MoonShadow/DistributedFileSystem

Primary goal: to reliably store small amounts of data (e.g. someone's home directory)

Implemented as a Linux FS, mounts transparently. FS divides available storage space into blocks, which are replicated to other people running the FS across an always-on internet connection in exchange for keeping local copies of their data blocks. FS tries to maintain number of available replicas on different hosts between a preset minimum and maximum. Iff the local copy of a block becomes unavailable or damaged for some reason, it can be reconstructed by querying the replicas.

Implementation braindump

Each block is identified by (IP address of source at replication time, replication time, FS's logical block number, MD5 hash). Blocks are encrypted at source, so it doesn't matter if people ask for and get other people's blocks. The block directory must itself be stored within the FS so it can be replicated. The directory is simply a list of records containing IDs of replicas and the corresponding server IP addresses for all replicas for the last few modifications; also, for each replica, the ID of the replica of the remote host's data that is being held locally in return and its location on disk.

Replication contracts are enforced by periodically requesting each remote host to send an MD5 of a random subset of the data they are holding for you. If, for several such queries over a small period of time, the MD5 does not match the local data, or if a response is not available for some period of time, the contract is considered broken and the space used to hold local replicas for that host may be reclaimed as desired.

The FS regularly checks the state of the replicas, updating those for which contracts have been broken and attempting to create contracts for blocks which have had the fewest replicas for the longest time.

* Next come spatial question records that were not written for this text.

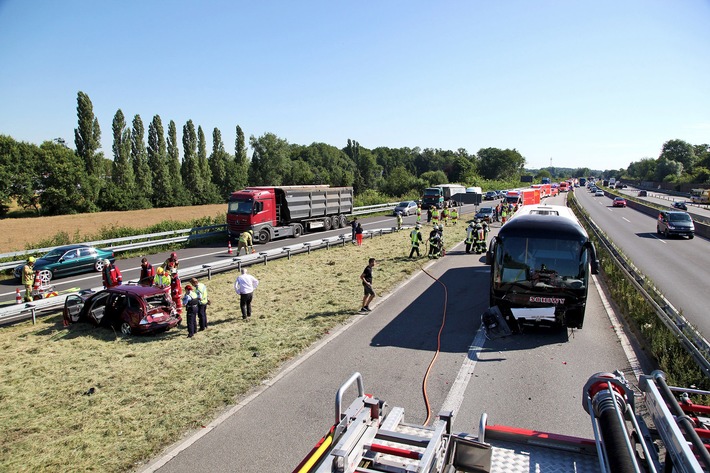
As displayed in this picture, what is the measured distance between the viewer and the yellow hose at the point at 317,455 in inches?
130

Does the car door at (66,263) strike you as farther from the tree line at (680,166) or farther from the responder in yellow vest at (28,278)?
the tree line at (680,166)

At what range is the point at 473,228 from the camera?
22703mm

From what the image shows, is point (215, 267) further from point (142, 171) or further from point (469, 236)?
point (142, 171)

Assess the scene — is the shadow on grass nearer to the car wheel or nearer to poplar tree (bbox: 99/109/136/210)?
the car wheel

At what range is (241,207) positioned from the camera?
27438mm

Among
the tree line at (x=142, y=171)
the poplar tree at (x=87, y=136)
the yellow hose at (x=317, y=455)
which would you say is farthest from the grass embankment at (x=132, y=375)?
the poplar tree at (x=87, y=136)

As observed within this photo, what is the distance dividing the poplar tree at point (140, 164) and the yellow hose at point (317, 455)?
2888 inches

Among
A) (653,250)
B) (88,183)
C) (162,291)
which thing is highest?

A list of hosts running the FS and thus available as replication servers is maintained locally. New hosts are discovered by asking existing hosts to send a random host from their list. Initial hosts may be hardwired or supplied by the user in order to bootstrap the process. A score is kept, and hosts that are regularly unavailable or regularly break contracts are blacklisted (and so ultimately can't get their data replicated 'cos no-one wants to accept a contract from them).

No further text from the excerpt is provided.